The (false) idea of digitality as automatically reducing CO2 and other environmental waste is one such claim that needs to be urgently challenged

Excerpt #5

It is essential, however, to remain critical of the "sustainability" discourse in design and in information technology in general, and to unpick some of its core assumptions. The (false) idea of digitality as automatically reducing CO2 and other environmental waste is one such claim that needs to be urgently challenged (Fuchs, 2008). Sustainability is a good example of what Slavoj Žižek has referred in his talks and writings as the refashioning of capitalism into something ‘with a friendly face’. Sustainability thus become one possible investment focus, even if, at its core, nothing per se changes about capitalism as a mode of production which is keen to expand and intensify its accumulative nature. Ecology is therefore in danger of becoming a personal ethical project (Žižek, 2009: 53-54, 98; see also Yeomans and Günalay, 2009). Indeed, as Gartner Research (Plummer et al., 2008) projected in their 2008 consumer trend prediction, Green IT and tracking carbon dioxide footprints for information technology is something that producers and sellers have to start taking into account. This involves moving forward from mere "sustainability"—which assumes that we can continue as things are, in terms of our political economy, our subjectivity, and the accepted miseries of the world, as long as we make it sustainable for us and for the ecology. As such, the discourse of sustainability on its own is unsustainable, and needs to be reinforced with a stronger, ecosophical project that maps environmental concerns as part of aesthetics, economy and the politics of subjectification.

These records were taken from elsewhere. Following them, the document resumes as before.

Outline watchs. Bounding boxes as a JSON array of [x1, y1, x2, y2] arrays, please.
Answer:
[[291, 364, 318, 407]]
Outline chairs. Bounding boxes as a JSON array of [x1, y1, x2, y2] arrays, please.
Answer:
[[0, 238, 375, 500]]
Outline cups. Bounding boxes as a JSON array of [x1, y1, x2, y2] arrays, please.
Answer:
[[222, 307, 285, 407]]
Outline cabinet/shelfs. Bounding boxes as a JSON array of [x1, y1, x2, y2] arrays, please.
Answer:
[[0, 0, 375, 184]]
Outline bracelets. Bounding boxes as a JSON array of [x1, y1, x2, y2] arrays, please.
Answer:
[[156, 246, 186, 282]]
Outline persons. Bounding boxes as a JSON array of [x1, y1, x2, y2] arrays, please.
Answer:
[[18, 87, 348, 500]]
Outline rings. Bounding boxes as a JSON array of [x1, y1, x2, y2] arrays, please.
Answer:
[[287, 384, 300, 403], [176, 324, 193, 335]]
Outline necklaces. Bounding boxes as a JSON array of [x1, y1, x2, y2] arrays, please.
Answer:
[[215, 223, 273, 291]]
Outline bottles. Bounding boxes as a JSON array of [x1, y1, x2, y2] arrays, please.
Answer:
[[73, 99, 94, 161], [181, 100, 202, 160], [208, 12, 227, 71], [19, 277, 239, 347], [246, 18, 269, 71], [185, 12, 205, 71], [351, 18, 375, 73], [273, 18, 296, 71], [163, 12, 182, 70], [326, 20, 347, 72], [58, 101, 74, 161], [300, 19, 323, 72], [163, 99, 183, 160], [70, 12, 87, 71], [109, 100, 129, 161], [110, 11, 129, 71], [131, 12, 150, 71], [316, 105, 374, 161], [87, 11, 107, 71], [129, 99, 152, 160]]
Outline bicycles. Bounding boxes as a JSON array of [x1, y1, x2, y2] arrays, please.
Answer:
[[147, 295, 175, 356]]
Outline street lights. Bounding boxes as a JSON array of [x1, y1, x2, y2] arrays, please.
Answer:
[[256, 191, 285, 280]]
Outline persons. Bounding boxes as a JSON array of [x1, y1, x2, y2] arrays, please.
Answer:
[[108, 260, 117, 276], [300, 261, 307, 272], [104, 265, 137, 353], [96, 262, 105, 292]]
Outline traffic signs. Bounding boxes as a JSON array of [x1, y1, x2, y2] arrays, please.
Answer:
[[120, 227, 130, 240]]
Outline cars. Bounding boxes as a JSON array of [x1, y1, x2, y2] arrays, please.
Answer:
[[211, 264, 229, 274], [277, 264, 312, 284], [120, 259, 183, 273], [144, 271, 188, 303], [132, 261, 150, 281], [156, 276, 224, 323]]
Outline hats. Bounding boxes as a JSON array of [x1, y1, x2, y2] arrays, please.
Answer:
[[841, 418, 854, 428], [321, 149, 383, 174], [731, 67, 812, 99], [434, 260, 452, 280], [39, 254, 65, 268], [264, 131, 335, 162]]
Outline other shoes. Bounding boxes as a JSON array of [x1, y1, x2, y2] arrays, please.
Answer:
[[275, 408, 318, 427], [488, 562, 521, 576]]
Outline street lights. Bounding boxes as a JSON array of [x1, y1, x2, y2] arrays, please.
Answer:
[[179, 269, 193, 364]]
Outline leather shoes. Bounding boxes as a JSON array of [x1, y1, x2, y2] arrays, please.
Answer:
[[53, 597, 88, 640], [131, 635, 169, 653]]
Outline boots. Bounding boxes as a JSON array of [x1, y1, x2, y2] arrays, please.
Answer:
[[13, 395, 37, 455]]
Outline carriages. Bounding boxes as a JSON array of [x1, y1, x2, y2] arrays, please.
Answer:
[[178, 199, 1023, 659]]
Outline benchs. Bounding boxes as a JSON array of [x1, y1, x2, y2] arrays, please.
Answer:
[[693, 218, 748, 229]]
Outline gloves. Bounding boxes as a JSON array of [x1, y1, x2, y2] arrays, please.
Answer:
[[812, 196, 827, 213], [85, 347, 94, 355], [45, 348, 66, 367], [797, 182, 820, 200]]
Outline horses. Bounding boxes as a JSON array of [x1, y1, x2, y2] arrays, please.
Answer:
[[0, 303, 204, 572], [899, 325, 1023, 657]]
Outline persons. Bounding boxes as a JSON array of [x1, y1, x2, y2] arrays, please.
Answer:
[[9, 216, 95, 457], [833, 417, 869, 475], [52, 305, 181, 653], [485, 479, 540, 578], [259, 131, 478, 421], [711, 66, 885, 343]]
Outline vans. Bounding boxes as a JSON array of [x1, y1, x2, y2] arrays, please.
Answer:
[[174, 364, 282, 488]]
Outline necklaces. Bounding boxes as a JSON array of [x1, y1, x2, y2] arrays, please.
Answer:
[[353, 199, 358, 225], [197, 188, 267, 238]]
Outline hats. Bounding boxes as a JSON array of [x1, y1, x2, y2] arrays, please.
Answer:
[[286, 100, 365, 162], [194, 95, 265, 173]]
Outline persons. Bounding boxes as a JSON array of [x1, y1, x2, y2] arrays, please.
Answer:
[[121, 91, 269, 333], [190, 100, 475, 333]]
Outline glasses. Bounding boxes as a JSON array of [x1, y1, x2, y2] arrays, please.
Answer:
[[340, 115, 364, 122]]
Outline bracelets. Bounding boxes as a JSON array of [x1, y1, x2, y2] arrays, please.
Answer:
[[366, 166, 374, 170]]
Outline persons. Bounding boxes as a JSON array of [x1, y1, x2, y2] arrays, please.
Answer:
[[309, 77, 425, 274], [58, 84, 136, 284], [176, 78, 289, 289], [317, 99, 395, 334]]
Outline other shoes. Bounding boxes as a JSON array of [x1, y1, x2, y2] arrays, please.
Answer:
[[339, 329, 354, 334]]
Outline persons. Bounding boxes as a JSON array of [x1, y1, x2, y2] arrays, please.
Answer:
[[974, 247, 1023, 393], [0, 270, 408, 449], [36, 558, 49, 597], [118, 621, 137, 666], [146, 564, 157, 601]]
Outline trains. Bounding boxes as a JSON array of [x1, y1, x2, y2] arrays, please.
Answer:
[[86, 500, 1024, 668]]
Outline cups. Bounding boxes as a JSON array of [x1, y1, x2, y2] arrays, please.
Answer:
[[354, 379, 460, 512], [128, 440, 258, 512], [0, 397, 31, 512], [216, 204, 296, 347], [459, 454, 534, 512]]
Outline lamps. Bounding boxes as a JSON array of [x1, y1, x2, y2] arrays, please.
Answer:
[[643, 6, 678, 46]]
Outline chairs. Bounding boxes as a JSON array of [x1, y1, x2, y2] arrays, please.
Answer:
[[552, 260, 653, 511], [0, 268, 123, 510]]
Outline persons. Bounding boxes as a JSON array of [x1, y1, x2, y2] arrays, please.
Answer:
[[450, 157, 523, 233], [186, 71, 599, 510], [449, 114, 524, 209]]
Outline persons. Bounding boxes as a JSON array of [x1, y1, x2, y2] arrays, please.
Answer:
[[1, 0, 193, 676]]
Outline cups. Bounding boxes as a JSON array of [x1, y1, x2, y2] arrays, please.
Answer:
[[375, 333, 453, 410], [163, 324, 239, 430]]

"waste" is not just waste but also a form of life, and thus is in need of its own biopolitics

Excerpt #6

For humanities and media studies scholars, e-waste can be connected to the material accounts of media and contemporary culture. On the one hand, we need to be looking more closely at the intensity of the waste as living dead material—whereby "waste" is not just waste but also a form of life, and thus is in need of its own biopolitics. As beautifully put by Gabrys, ‘The architecture of the landfill accretes through the sedimentation of trash, layers covered with earth and compacted into airless cells. The landfill settles, shifts, and subsides, generating methane gases and carbon dioxide. [...] But this shifting architecture decomposes into the soil to expel greenhouse gases and heavy metal runoff, as well as intractable and scattered objects that refuse to decay.’ (2011: 140-141)

[media studies need to] tap into the ecological contexts of medianatures

Excerpt #7

Technology and apparatuses are far from static, and so is ‘matter’ or ‘nature’, both filled as they are with catalysing forces and becomings in a manner that testifies to their vibrancy (Bennett, 2010). Technologies are intensively involved in the world and hence share an eco-technological link, or in other words, a material-mediatic continuum. For media studies, this continuum is important to elaborate in order to really tap into the ecological contexts of medianatures as a theme that needs urgent attention. For the wider field of environmental sciences and product design, both for end-consumers and industries (for instance, greener data grids and servers or components), the challenge is as urgent.